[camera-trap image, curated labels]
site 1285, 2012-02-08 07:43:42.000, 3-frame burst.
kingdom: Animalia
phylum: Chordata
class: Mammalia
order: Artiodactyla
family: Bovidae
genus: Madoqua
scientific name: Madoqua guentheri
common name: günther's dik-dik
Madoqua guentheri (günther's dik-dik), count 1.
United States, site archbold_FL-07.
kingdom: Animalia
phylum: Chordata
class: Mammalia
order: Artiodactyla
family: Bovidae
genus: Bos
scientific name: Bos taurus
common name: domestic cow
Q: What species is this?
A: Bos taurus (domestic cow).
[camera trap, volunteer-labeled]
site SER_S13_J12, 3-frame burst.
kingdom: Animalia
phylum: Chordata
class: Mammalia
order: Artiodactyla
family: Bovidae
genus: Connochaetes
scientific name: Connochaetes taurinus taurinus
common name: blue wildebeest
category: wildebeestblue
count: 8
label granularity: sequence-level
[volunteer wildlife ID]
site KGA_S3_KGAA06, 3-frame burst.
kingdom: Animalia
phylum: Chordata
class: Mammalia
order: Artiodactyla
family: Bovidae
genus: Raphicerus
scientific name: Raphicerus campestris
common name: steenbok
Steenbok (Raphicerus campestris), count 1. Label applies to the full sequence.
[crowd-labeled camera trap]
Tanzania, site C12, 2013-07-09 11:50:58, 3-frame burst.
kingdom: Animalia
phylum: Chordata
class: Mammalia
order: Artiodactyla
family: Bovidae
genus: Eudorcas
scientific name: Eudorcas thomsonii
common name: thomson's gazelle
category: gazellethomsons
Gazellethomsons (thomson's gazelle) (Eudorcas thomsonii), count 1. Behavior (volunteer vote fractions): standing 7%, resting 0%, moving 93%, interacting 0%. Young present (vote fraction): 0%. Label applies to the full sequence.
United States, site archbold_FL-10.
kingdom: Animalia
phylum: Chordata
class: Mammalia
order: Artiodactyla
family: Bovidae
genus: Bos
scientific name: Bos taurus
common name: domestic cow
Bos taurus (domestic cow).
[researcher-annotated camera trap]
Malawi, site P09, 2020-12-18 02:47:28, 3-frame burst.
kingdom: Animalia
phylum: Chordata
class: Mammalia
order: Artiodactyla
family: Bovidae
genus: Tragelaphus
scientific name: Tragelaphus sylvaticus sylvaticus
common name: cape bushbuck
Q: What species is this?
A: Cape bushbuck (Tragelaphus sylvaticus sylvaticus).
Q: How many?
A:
++++++++++
About this exercise | Your answer should consist of every line from the entries that holds "site".

Answer box |
site 1285, 2012-02-08 07:43:42.000, 3-frame burst.
United States, site archbold_FL-07.
site SER_S13_J12, 3-frame burst.
site KGA_S3_KGAA06, 3-frame burst.
Tanzania, site C12, 2013-07-09 11:50:58, 3-frame burst.
United States, site archbold_FL-10.
Malawi, site P09, 2020-12-18 02:47:28, 3-frame burst.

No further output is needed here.